§ Items listed in a dataset:
______
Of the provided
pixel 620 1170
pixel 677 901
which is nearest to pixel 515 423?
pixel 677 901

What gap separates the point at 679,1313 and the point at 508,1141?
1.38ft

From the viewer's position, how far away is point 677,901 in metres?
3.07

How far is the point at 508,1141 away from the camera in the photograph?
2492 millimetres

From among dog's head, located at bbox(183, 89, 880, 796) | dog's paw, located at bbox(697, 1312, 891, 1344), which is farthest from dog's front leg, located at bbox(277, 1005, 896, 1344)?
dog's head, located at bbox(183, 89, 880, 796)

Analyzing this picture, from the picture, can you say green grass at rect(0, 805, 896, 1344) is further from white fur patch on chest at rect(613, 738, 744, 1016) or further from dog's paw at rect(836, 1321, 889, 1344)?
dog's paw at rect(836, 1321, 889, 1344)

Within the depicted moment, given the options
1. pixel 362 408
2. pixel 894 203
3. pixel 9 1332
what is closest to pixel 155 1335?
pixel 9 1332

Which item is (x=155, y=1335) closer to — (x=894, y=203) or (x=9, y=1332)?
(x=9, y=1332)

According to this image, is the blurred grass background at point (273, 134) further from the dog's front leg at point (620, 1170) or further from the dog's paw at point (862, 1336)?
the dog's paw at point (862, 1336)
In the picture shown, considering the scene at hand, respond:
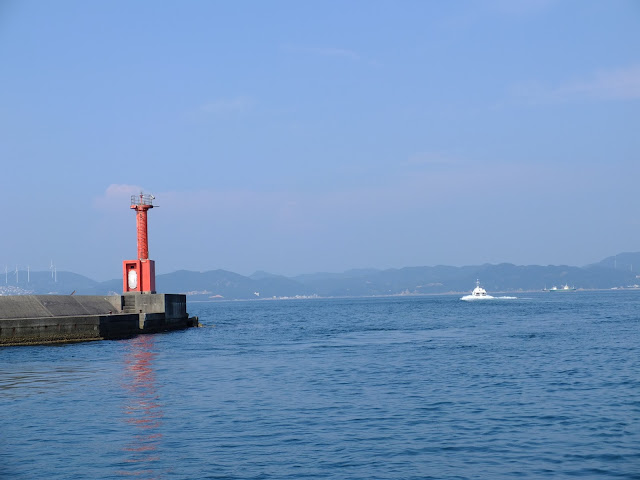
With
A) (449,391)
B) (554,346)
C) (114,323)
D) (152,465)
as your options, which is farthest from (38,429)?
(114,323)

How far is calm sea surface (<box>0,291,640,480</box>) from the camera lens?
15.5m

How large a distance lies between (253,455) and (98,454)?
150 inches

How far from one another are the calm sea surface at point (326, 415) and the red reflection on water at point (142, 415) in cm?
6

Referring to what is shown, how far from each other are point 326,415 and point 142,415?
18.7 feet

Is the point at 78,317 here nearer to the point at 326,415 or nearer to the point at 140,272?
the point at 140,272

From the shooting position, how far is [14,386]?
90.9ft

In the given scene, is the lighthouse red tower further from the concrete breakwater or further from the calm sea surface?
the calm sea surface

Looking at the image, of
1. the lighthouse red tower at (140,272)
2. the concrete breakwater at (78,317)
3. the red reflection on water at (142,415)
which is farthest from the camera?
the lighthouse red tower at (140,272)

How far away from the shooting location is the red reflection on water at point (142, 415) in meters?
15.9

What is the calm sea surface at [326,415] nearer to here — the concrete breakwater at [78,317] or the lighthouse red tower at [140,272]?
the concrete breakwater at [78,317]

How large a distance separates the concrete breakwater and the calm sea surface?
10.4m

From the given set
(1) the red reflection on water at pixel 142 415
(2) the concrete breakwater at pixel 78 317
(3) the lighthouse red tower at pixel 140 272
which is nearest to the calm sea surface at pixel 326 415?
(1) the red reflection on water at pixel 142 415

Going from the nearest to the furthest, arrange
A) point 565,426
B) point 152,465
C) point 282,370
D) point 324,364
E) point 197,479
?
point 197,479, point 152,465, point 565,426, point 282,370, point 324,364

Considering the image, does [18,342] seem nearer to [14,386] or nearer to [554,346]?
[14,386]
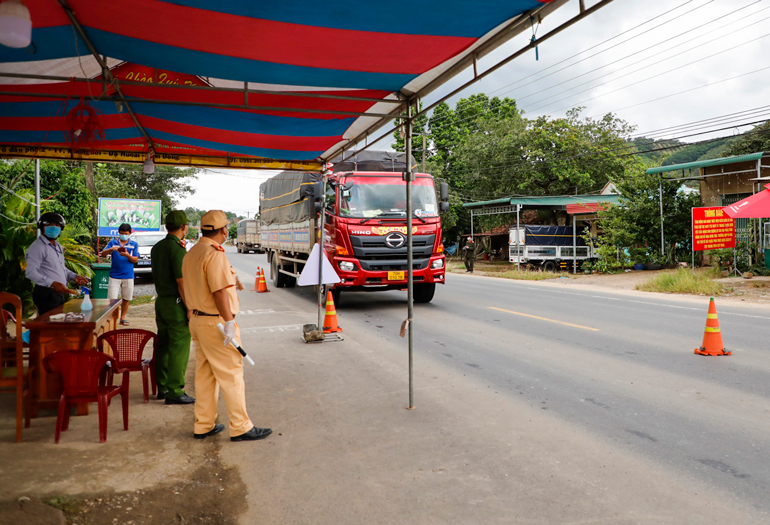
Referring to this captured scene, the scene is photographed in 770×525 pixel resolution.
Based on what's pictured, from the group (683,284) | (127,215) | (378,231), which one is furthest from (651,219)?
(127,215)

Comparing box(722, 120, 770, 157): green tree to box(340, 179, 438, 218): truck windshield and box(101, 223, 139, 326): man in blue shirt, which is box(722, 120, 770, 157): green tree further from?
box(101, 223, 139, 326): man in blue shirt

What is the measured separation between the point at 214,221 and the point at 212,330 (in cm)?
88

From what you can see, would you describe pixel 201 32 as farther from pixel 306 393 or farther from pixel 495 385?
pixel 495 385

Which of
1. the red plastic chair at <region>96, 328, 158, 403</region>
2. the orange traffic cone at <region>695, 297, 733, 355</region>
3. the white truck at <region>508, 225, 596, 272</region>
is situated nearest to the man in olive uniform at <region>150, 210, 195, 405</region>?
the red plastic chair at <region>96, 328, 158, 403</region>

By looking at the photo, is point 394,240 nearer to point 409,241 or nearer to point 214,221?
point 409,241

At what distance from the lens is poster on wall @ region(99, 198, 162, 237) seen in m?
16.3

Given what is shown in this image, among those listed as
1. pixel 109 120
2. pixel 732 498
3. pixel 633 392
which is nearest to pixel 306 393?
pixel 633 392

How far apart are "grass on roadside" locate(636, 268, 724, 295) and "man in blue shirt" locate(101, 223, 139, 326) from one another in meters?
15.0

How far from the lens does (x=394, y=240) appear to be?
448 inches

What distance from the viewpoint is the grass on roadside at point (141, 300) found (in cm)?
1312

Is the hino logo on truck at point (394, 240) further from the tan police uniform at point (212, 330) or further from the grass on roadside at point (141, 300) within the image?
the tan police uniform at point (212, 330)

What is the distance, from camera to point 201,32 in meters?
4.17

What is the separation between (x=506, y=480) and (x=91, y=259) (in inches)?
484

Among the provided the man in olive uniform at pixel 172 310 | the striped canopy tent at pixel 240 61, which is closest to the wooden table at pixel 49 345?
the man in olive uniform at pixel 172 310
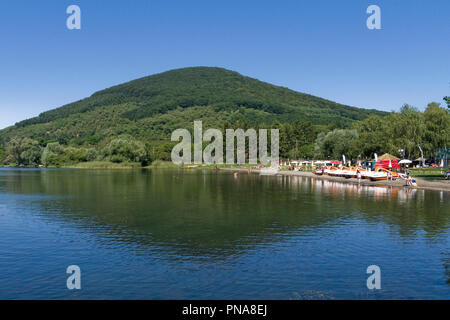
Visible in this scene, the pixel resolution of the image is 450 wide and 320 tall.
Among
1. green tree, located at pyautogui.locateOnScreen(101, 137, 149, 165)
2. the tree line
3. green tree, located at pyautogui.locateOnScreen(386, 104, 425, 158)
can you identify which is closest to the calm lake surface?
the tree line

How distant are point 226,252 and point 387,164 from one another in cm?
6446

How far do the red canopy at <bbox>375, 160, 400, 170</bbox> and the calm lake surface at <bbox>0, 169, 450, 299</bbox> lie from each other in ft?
______
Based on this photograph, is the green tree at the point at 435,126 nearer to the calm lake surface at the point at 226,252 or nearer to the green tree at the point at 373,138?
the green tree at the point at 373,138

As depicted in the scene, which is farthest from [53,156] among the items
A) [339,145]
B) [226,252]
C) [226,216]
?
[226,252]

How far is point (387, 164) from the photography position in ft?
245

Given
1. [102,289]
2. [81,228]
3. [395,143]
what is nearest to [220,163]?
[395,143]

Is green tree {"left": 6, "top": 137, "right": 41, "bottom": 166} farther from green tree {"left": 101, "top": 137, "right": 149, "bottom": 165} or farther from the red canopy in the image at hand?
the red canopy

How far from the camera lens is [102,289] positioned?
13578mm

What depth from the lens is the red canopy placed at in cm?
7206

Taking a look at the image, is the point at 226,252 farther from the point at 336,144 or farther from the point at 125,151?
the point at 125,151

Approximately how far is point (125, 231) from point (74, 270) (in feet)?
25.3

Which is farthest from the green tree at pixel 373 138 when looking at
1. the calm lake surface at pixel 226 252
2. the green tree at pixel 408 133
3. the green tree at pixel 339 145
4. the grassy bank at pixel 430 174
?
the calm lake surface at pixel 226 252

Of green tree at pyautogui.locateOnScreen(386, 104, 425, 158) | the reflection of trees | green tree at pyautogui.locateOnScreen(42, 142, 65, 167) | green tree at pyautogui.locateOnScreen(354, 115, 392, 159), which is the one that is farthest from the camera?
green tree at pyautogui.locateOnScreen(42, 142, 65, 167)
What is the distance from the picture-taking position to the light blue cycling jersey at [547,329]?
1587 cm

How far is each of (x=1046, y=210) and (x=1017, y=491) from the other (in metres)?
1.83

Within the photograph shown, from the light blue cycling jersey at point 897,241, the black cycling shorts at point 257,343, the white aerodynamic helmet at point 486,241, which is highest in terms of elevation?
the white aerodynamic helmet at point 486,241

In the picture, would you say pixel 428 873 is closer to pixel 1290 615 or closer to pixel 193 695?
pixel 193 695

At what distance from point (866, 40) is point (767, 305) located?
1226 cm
______
§ PROBLEM TO SOLVE: Please locate every line in the records that contains the word "roadside" and copy each of those lines.

§ RESPONSE TO THIS TASK:
How far apart are "grass on roadside" locate(636, 268, 724, 295) and "man in blue shirt" locate(101, 223, 139, 326) from one another in meters?
What distance from the viewpoint is the grass on roadside at point (141, 300) found (in cm)?
Is the hino logo on truck at point (394, 240) further from the tan police uniform at point (212, 330) or further from the grass on roadside at point (141, 300) within the image?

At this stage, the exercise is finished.